4D Printing of Magnetic Shape Memory Alloys

Magnetic shape memory alloys (MSMA) are ferromagnetic materials exhibiting a plastic reversible transformation. Compared to thermally activated shape memory alloys, such as NiTi, the response of MSMA is much faster (less than a millisecond), making them good candidates for actuators, sensors, micro pumps and energy harvesters. To date, the Ni-Mn-Ga system is the most studied MSMA, and is the focus of this study.

The shape memory effect in MSMA is driven by a phase transformation from a high ordered austenitic Heusler phase to a lower symmetry martensitic phase. The change in the shape occurs within the martensitic phase in the presence of a magnetic field. This is due to the reorientation of the twin variants.
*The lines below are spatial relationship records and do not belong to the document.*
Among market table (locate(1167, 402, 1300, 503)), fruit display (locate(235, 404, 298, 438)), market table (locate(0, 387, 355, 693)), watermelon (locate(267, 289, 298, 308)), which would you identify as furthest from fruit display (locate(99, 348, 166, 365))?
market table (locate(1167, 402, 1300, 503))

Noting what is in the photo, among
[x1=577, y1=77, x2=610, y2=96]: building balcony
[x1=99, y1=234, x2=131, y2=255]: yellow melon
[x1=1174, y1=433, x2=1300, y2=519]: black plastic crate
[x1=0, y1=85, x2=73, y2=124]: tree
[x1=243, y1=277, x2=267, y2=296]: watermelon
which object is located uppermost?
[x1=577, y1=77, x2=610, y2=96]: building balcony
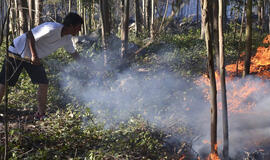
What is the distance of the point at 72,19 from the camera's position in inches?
167

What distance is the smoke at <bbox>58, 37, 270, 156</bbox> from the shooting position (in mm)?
4820

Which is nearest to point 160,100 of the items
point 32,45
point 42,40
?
point 42,40

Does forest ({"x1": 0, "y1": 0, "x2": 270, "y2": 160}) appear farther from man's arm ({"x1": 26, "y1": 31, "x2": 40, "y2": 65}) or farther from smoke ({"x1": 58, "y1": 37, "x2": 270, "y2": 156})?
man's arm ({"x1": 26, "y1": 31, "x2": 40, "y2": 65})

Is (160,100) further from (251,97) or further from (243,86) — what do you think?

The best magnetic shape memory effect was reported in single crystalline Ni-Mn-Ga exhibiting up to 10% strain. However, in the polycrystalline form, grain boundaries create obstacles for twin boundary motion and thus the shape memory effect is reduced. Nevertheless, recent studies show a high magnetic-field induced strain, up to 8.7%, in polycrystalline Ni-Mn-Ga foams. Increasing porosity and grain size decreases the grain boundary constraint. MSMAs foams can be made using ceramic space holders, by binder-jetting or by ink-printing. However, these techniques create random distribution and/or size porosity. Further investigations are required to control porosity and grain morphology to enhance the shape memory effect.
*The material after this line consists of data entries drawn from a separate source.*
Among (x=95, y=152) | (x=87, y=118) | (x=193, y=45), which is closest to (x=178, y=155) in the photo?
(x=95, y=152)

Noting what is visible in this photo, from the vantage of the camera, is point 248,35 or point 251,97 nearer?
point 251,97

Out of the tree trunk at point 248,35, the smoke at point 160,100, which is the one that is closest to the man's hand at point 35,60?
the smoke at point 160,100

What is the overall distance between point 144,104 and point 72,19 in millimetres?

In addition, magnetic properties are orientation-dependant. Previous studies have reported the possibility to control the grain orientation via laser-powder bed fusion (l-PBF) additive manufacturing technique by tuning the printing parameters and the scanning strategy. Thus, l-PBF appears to be a potential approach to create near-net shape oligocrystalline and foam-structure Ni-Mn-Ga.